Jack the Ripper Victims Series: The Double Event (two novels in one volume)
The night of September 30, 1888, Jack the Ripper took two lives in the Whitechapel district of London. Elizabeth Stride was killed about 1:00 AM. A ten minute walk away, and less than an hour later, Catherine Eddowes was killed. The next day, a letter known as the Saucy Jacky postcard was received at the Central News Agency. The message was meant to taunt the police and perhaps the entire city. The writer, who signed the postcard Jack the Ripper, referred to the killings of the night before as “The Double Event.”
Since the murderer was never caught, fascination with the unsolved mystery has been widespread and enduring. But what of the women? Who were they? What was life like for them in London of the time period? What were their struggles, their hopes, their regrets? What of the decisions they made in life might have delivered them into the bloody hands of the Ripper? The two novels within this volume, Say Anything But Your Prayers, about the life of Elizabeth Stride, and Of Thimble and Threat, about the life of Catherine Eddowes, give possible answers to these questions.
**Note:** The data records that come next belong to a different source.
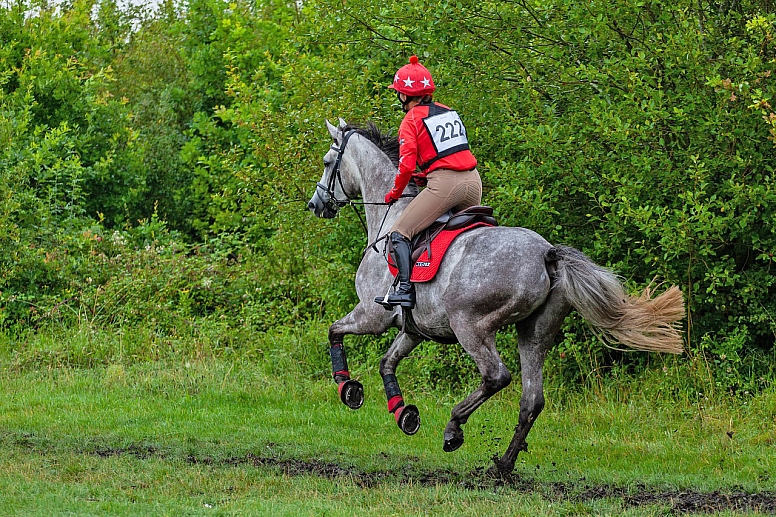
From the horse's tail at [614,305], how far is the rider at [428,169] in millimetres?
979

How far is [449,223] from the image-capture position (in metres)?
7.78

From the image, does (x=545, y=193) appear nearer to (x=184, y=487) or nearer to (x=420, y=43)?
(x=420, y=43)

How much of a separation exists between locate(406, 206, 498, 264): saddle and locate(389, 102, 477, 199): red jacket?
36 centimetres

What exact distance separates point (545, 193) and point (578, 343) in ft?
6.24

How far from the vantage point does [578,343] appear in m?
10.6

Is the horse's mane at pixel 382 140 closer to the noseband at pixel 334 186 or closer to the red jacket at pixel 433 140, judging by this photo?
the noseband at pixel 334 186

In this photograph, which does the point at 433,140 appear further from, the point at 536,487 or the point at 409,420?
the point at 536,487

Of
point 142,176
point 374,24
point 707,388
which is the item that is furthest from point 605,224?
point 142,176

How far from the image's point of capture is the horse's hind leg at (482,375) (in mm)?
7422

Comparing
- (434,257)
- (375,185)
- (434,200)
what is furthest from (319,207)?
(434,257)

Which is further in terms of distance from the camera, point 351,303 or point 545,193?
point 351,303

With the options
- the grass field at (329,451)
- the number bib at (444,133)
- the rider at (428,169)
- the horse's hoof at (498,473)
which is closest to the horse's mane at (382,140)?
the rider at (428,169)

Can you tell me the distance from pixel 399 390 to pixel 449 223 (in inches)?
56.8

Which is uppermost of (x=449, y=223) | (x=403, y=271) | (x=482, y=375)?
(x=449, y=223)
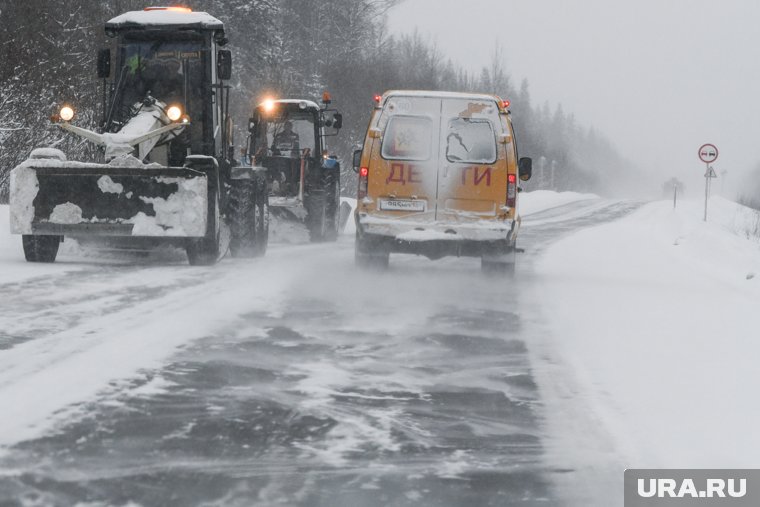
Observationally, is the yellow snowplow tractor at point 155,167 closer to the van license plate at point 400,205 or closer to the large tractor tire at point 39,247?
the large tractor tire at point 39,247

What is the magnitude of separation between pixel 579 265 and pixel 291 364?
9.70 meters

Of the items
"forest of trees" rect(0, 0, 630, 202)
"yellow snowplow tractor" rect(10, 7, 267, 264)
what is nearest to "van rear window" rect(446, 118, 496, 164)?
"yellow snowplow tractor" rect(10, 7, 267, 264)

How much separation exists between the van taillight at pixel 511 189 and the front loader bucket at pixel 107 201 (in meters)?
3.40

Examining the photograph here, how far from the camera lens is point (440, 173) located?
12156 mm

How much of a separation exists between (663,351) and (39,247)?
25.3 feet

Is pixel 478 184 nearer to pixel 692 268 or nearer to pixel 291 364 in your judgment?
pixel 692 268

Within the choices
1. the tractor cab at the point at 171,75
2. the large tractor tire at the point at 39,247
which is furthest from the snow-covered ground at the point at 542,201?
→ the large tractor tire at the point at 39,247

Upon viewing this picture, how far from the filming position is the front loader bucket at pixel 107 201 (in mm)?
12125

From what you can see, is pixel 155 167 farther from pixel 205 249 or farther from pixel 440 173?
pixel 440 173

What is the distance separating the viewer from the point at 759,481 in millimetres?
4062

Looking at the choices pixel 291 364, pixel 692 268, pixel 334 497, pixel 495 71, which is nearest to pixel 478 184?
pixel 692 268

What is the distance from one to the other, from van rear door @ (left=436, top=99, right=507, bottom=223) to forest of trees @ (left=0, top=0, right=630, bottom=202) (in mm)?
11074

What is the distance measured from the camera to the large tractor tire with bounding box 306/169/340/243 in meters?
18.9

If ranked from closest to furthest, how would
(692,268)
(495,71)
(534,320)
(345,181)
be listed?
(534,320)
(692,268)
(345,181)
(495,71)
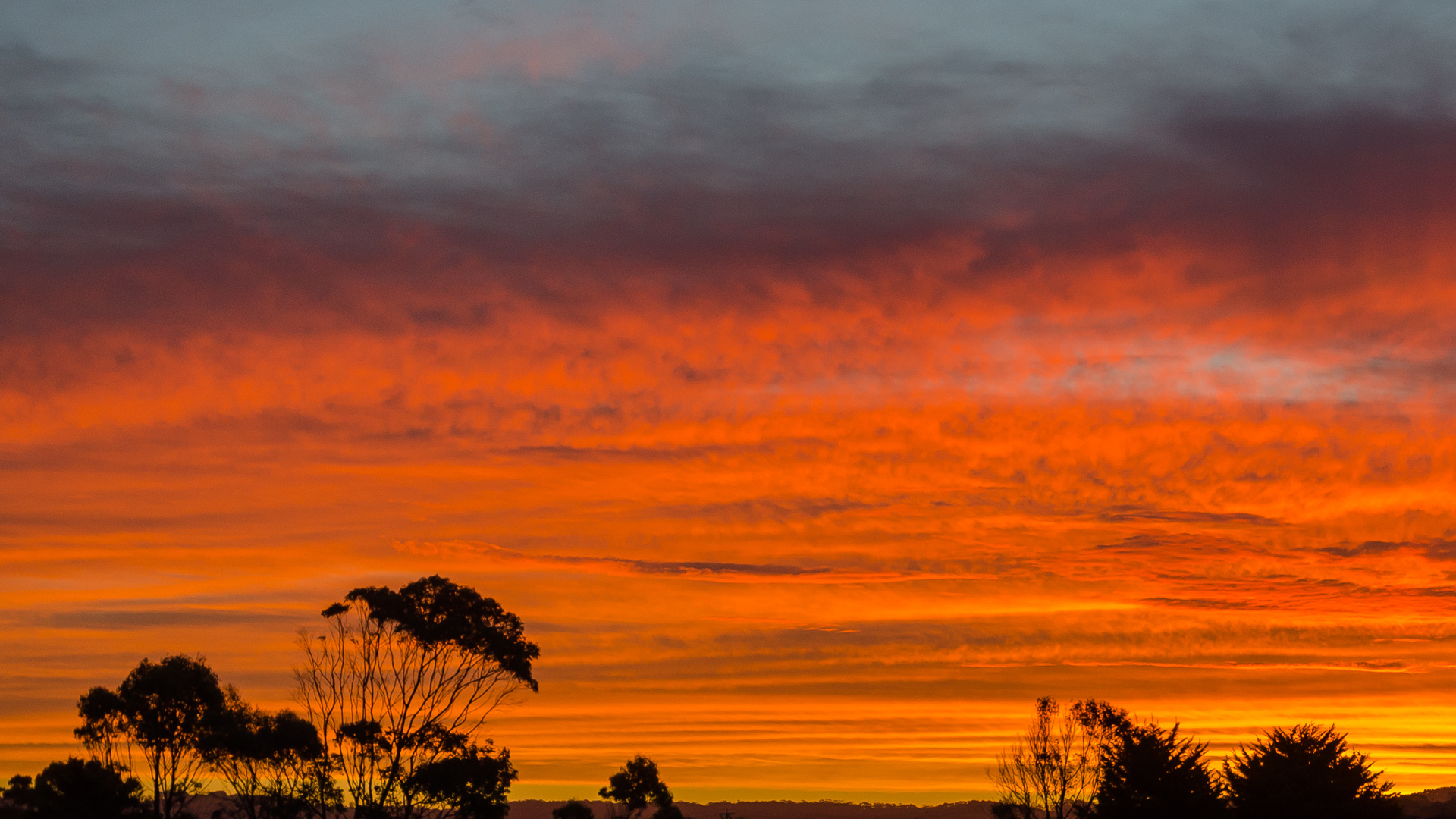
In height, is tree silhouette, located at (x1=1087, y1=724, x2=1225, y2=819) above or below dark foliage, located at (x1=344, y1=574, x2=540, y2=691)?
below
Say Anything But Your Prayers
The beast of poverty and disease had stalked Elizabeth all her life, waiting for the right moment to take her down. To survive, she listened to the two extremes within herself--Bess, the innocent child of hope, and Liza, the cynical, hard-bitten opportunist. While Bess paints rosy pictures of what lies ahead and Liza warns of dangers everywhere, the beast, in the guise of a man offering something better, circles closer.
Of Thimble and Threat
The story of the intense love between a mother and a child, a story of poverty and loss, fierce independence, and unconquerable will. It is the devastating portrayal of a self-perpetuated descent into Hell, a lucid view into the darkest parts of the human heart.